***** 节选原文

神仙题。。Orz yyb
考虑点分治,那么每次我们只需要统计以当前点为\(LCA\)的点对之间的贡献以及\(LCA\)到所有点的贡献。
一个很神仙的思路是,对于任意两个点对的路径上的颜色,我们只统计里根最近的那个点的贡献。
有了这个思路我们就可以瞎搞了,具体的细节很繁琐,但是大概思路是事实维护每个点的子树中的点会产生的贡献。比如某个点的颜色在它到根的路径上第一次出现,那么它子树中的所有点\(siz[x]\),都会对外面的点产生贡献。
统计子树的时候只需要先消除掉子树的影响,然后dfs的时候考虑一下新加的颜色的贡献。。
复杂度\(O(n \log n)\)
#include<bits/stdc++.h>
#define Pair pair<int, int>
#define MP(x, y) make_pair(x, y)
#define fi first
#define se second
#define LL long long
#define ull unsigned long long
#define Fin(x) {freopen(#x".in","r",stdin);}
#define Fout(x) {freopen(#x".out","w",stdout);}
#define pb push_back
using namespace std;
const int MAXN = 1e6 + 10, mod = 1e9 + 7, INF = 1e9 + 10;
const double eps = 1e-9;
template <typename A, typename B> inline bool chmin(A &a, B b){if(a > b) {a = b; return 1;} return 0;}
template <typename A, typename B> inline bool chmax(A &a, B b){if(a < b) {a = b; return 1;} return 0;}
template <typename A, typename B> inline LL add(A x, B y) {if(x + y < 0) return x + y + mod; return x + y >= mod ? x + y - mod : x + y;}
template <typename A, typename B> inline void add2(A &x, B y) {if(x + y < 0) x = x + y + mod; else x = (x + y >= mod ? x + y - mod : x + y);}
template <typename A, typename B> inline LL mul(A x, B y) {return 1ll * x * y % mod;}
template <typename A, typename B> inline void mul2(A &x, B y) {x = (1ll * x * y % mod + mod) % mod;}
template <typename A> inline void debug(A a){cout << a << '\n';}
template <typename A> inline LL sqr(A x){return 1ll * x * x;}
template <typename A, typename B> inline LL fp(A a, B p, int md = mod) {int b = 1;while(p) {if(p & 1) b = mul(b, a);a = mul(a, a); p >>= 1;}return b;}
template <typename A> A inv(A x) {return fp(x, mod - 2);}
inline int read() {
char c = getchar(); int x = 0, f = 1;
while(c < '0' || c > '9') {if(c == '-') f = -1; c = getchar();}
while(c >= '0' && c <= '9') x = x * 10 + c - '0', c = getchar();
return x * f;
}
int N, c[MAXN], cnt[MAXN], vis[MAXN], siz[MAXN], Lim, mx[MAXN], root;
LL ans[MAXN], num[MAXN], Sum;
vector<int> v[MAXN];
void FindRoot(int x, int fa) {
siz[x] = 1; mx[x] = 1;
for(auto &to : v[x]) {
if(to == fa || vis[to]) continue;
FindRoot(to, x);
siz[x] += siz[to];
chmax(mx[x], siz[to]);
}
chmax(mx[x], Lim - siz[x]);
if(mx[x] < mx[root])

**********
***** 数据摘录

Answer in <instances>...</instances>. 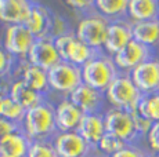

**********

● **待完成任务**
• A. 根据上面的点分治题解回答以下问题：
(i) 使用点分治时，每次只需要统计哪些贡献？
(ii) 文中给出的复杂度是多少？
(iii) 代码中常量 MAXN 被定义为多少？
• B. 请从上面的点分治题解中原样引用从“一个很神仙的思路是,对于任意”到“考虑一下新加的颜色的贡献。。”的部分。

● **参考答案**
• A.
(i) 以当前点为LCA的点对之间的贡献，以及LCA到所有点的贡献。
(ii) O(n log n)。
(iii) 1e6 + 10。

• B.
一个很神仙的思路是,对于任意两个点对的路径上的颜色,我们只统计里根最近的那个点的贡献。
有了这个思路我们就可以瞎搞了,具体的细节很繁琐,但是大概思路是事实维护每个点的子树中的点会产生的贡献。比如某个点的颜色在它到根的路径上第一次出现,那么它子树中的所有点\(siz[x]\),都会对外面的点产生贡献。
统计子树的时候只需要先消除掉子树的影响,然后dfs的时候考虑一下新加的颜色的贡献。。